Start of PROVIDED INFORMATION
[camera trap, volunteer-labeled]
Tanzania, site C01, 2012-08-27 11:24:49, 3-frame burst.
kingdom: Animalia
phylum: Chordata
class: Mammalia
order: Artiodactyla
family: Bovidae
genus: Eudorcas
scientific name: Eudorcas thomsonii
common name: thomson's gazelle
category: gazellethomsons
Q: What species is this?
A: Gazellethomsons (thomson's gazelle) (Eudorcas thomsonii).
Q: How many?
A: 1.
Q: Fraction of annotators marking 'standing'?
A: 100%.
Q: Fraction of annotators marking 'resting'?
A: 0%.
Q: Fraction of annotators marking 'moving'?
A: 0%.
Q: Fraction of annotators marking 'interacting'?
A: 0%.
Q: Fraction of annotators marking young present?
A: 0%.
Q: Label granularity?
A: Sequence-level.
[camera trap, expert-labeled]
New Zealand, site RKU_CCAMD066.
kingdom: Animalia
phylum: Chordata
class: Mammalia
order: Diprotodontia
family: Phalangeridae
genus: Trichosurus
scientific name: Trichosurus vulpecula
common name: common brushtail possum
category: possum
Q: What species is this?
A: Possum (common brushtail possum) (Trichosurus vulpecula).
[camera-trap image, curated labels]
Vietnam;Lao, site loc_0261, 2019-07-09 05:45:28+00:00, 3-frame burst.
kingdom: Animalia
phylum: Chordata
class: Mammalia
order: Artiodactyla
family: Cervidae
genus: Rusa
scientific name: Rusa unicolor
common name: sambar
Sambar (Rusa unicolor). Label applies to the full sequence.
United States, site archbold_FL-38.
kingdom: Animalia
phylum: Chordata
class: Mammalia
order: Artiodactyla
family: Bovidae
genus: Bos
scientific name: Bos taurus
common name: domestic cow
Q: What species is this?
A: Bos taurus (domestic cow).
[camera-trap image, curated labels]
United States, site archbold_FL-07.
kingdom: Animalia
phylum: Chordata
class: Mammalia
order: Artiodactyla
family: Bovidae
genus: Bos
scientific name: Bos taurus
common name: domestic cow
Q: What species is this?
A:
End of PROVIDED INFORMATION
PROBLEM TO SOLVE: Each line of the data is to be retyped exactly.

TASK ANSWER:
[camera trap, volunteer-labeled]
Tanzania, site C01, 2012-08-27 11:24:49, 3-frame burst.
kingdom: Animalia
phylum: Chordata
class: Mammalia
order: Artiodactyla
family: Bovidae
genus: Eudorcas
scientific name: Eudorcas thomsonii
common name: thomson's gazelle
category: gazellethomsons
Q: What species is this?
A: Gazellethomsons (thomson's gazelle) (Eudorcas thomsonii).
Q: How many?
A: 1.
Q: Fraction of annotators marking 'standing'?
A: 100%.
Q: Fraction of annotators marking 'resting'?
A: 0%.
Q: Fraction of annotators marking 'moving'?
A: 0%.
Q: Fraction of annotators marking 'interacting'?
A: 0%.
Q: Fraction of annotators marking young present?
A: 0%.
Q: Label granularity?
A: Sequence-level.
[camera trap, expert-labeled]
New Zealand, site RKU_CCAMD066.
kingdom: Animalia
phylum: Chordata
class: Mammalia
order: Diprotodontia
family: Phalangeridae
genus: Trichosurus
scientific name: Trichosurus vulpecula
common name: common brushtail possum
category: possum
Q: What species is this?
A: Possum (common brushtail possum) (Trichosurus vulpecula).
[camera-trap image, curated labels]
Vietnam;Lao, site loc_0261, 2019-07-09 05:45:28+00:00, 3-frame burst.
kingdom: Animalia
phylum: Chordata
class: Mammalia
order: Artiodactyla
family: Cervidae
genus: Rusa
scientific name: Rusa unicolor
common name: sambar
Sambar (Rusa unicolor). Label applies to the full sequence.
United States, site archbold_FL-38.
kingdom: Animalia
phylum: Chordata
class: Mammalia
order: Artiodactyla
family: Bovidae
genus: Bos
scientific name: Bos taurus
common name: domestic cow
Q: What species is this?
A: Bos taurus (domestic cow).
[camera-trap image, curated labels]
United States, site archbold_FL-07.
kingdom: Animalia
phylum: Chordata
class: Mammalia
order: Artiodactyla
family: Bovidae
genus: Bos
scientific name: Bos taurus
common name: domestic cow
Q: What species is this?
A:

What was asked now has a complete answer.